Perché la riforma dei porti approvata dal consiglio dei ministri è finita nel limbo?

Roma – Non è ancora approdato alla Camera dei deputati, ad un mese dalla sua approvazione in Consiglio dei ministri, l’atteso testo del disegno di legge (Ddl) di riforma della portualità che prevede la nascita di Porti d’Italia spa.

Nel frattempo si moltiplicano gli interventi su luci e ombre di quella riforma, interventi che peraltro hanno fatto rilevare come la ineffabile manina burocratica del Ministero dell’Economia abbia lavorato sul testo con l’obiettivo di ridurre l’autonomia finanziaria delle Autorità di Sistema portuale, manina della quale al Ministero delle Infrastrutture e Trasporti si cerca di  attenuarne gli effetti.

E’ il coso di ricordare che già dalla comunità portuale della Spezia, in un intervento di Salvatore Avena, si era affrontato la riforma  nel suo complesso ma anche dal punto di vista finanziario per le Adsp che, esonerate da alcuni costi come quelli relativi alle grandi opere, si dovranno occupare solo della gestione e della manutenzione, concentrandosi sulla maggiore efficienza locale come previsto dalla normativa, ma senza “chiarezza su quali saranno le risorse e gli strumenti che saranno effettivamente disponibili alle Adsp”.

Ed era stato lo stesso Avena, nel rispondere, in una intervista rilasciata al quotidiano on line CittàdellaSpezia alla domanda “chi trae vantaggio dalla proposta di riforma?” a focalizzare così la questione: “I porti della Liguria gestiscono il 50 per cento del traffico merci nazionale, contribuendo in modo significativo alle entrate fiscali del sistema portuale italiano.
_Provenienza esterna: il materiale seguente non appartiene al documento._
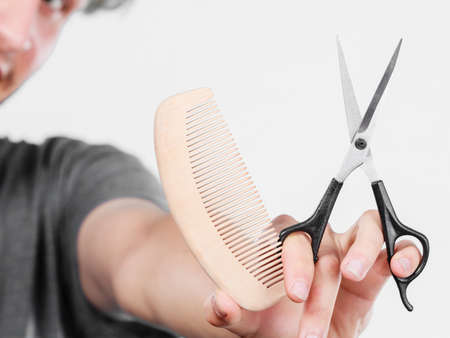 barber scissors: Style and fashion. Male hand of hairstylist barber holds scissors and wooden comb, creating hairdo coiffure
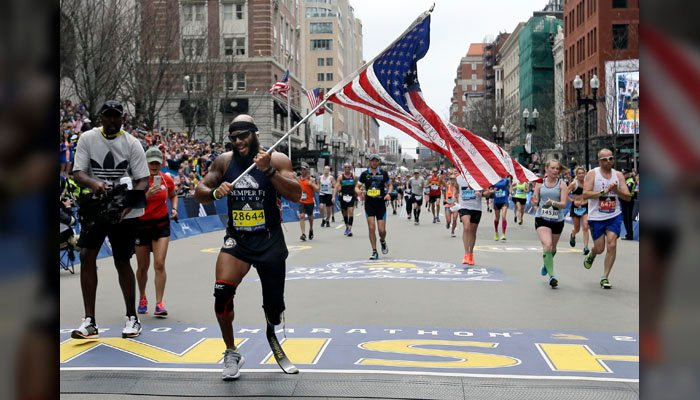 Jose Sanchez, of San Antonio, carries the United States flag across the finish line in the 121st Boston Marathon on Monday, April 17, 2017, in Boston. (Source: AP Photo/Elise Amendola)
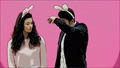 Young couple are beautiful on pink background. During this time, they are dressed in rabble ears 49076929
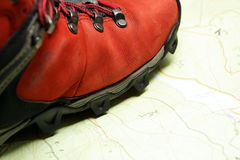Wandern der Schuhe auf Karte der Berge stockbild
La proposta di legge prevede che i porti italiani debbano finanziare la società Porti d’Italia non solo attraverso il gettito fiscale prodotto, ma anche mediante una quota dei canoni di concessione riscosso dalle Autorità di sistema portuale e una rilevante percentuale delle tasse portuali”.
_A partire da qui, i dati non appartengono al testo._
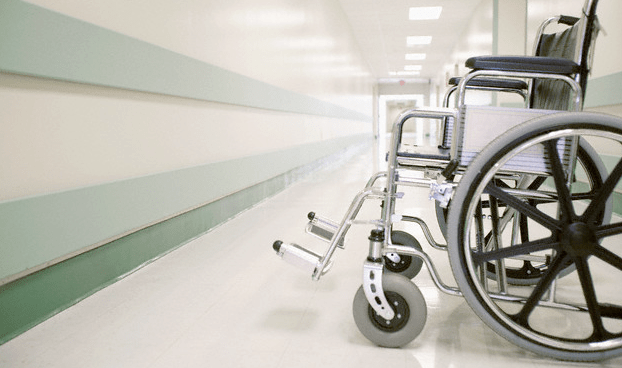A wheelchair sitting in a hospital hallway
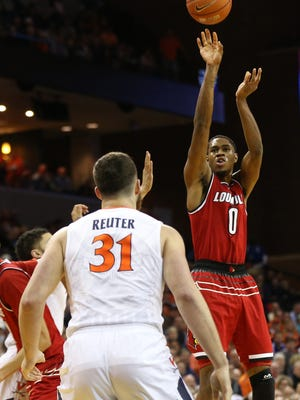 Feb 6, 2017; Charlottesville, VA, USA; Louisville Cardinals forward V.J. King (0) shoots the ball as Virginia Cavaliers forward Jarred Reuter (31) looks on in the first half at John Paul Jones Arena. Mandatory Credit: Geoff Burke-USA TODAY Sports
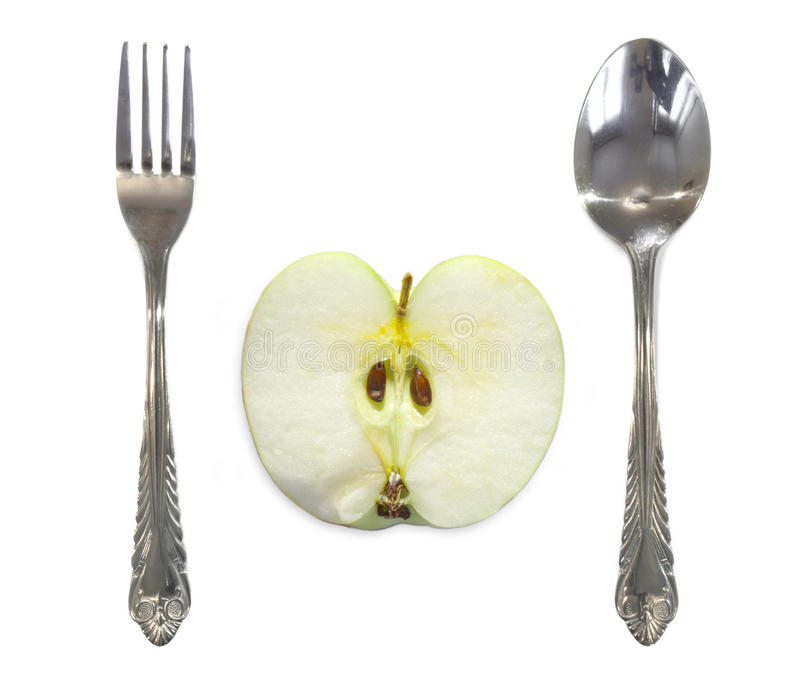 Download Apple Between Fork And Spoon Stock Photo - Image: 33689220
E quindi? “Tale impostazione comporterebbe una riduzione dell’autonomia finanziaria delle Adsp, ritenuta fondamentale anche dalle Regioni, che, non va dimenticato, in materia portuale hanno una competenza concorrente e che quindi non possono essere del tutto escluse dai processi decisionali, come sembrerebbe emergere dalla proposta”.
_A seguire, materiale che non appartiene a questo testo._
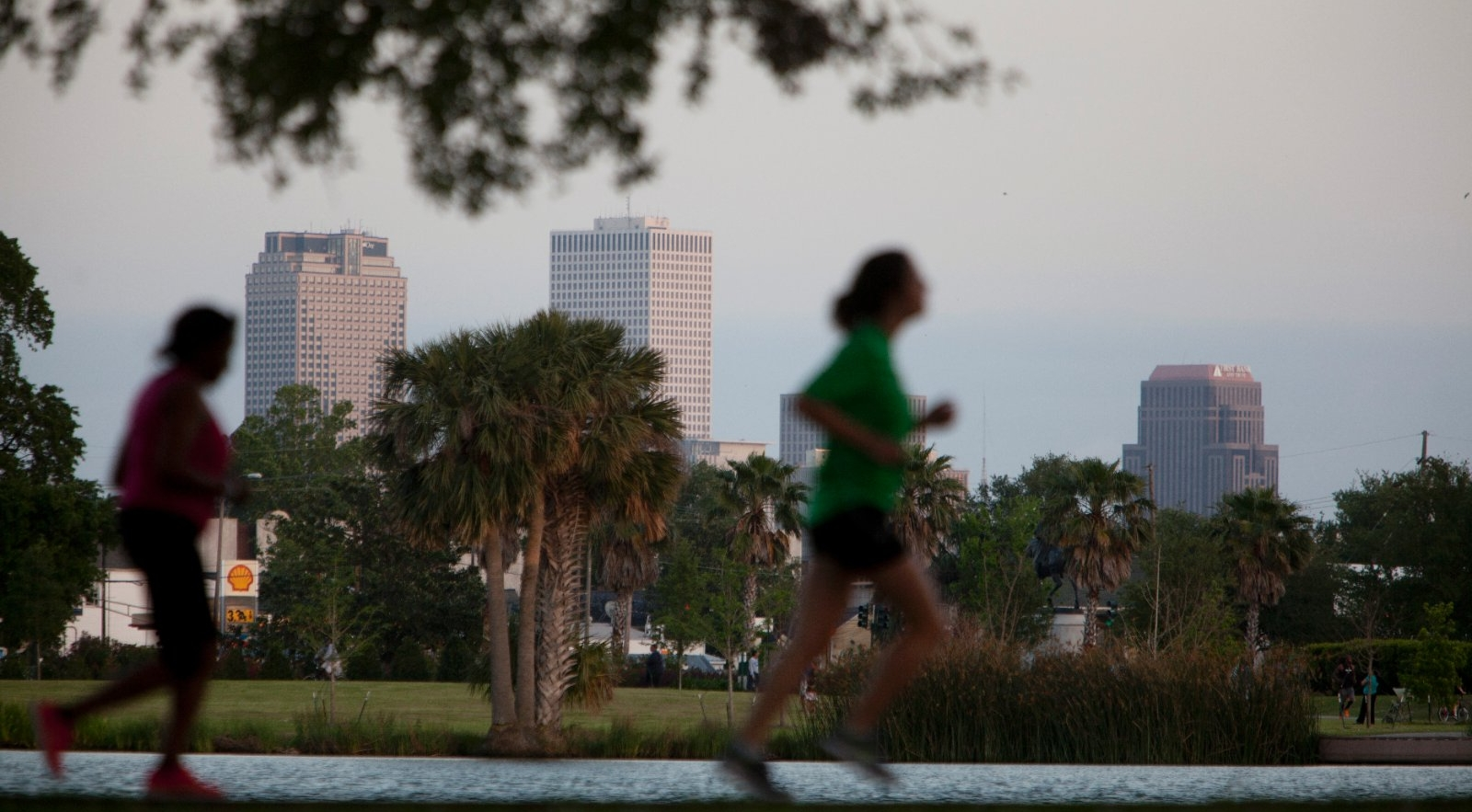 Runners along a New Orleans city park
In conclusione? “È chiaro che, dati i volumi di traffico, i porti liguri dovranno contribuire in misura più rilevante alla nuova società Porti d’Italia, con conseguenze finanziarie che potrebbero influenzare la gestione ordinaria delle Authority. Sorge quindi spontanea una domanda: che fine ha fatto l’autonomia molto predicata e invocata negli ultimi anni?”.

Troppe ombre e nessuna luce? “No, l’istituzione di Porti d’Italia si configura, nelle intenzioni, come un’iniziativa positiva volta a favorire una gestione più efficiente e un coordinamento ottimale delle principali opere infrastrutturali e marittime, purché resti circoscritta a tali obiettivi. Vanno definiti con chiarezza in modo dettagliato le specifiche funzioni operative della società, i potenziali conflitti di competenza con le Regioni, le modalità di interazione con il mondo del lavoro le relazioni sindacali e l’eventuale espansione su scala internazionale. E, come si vede, non è poca cosa”.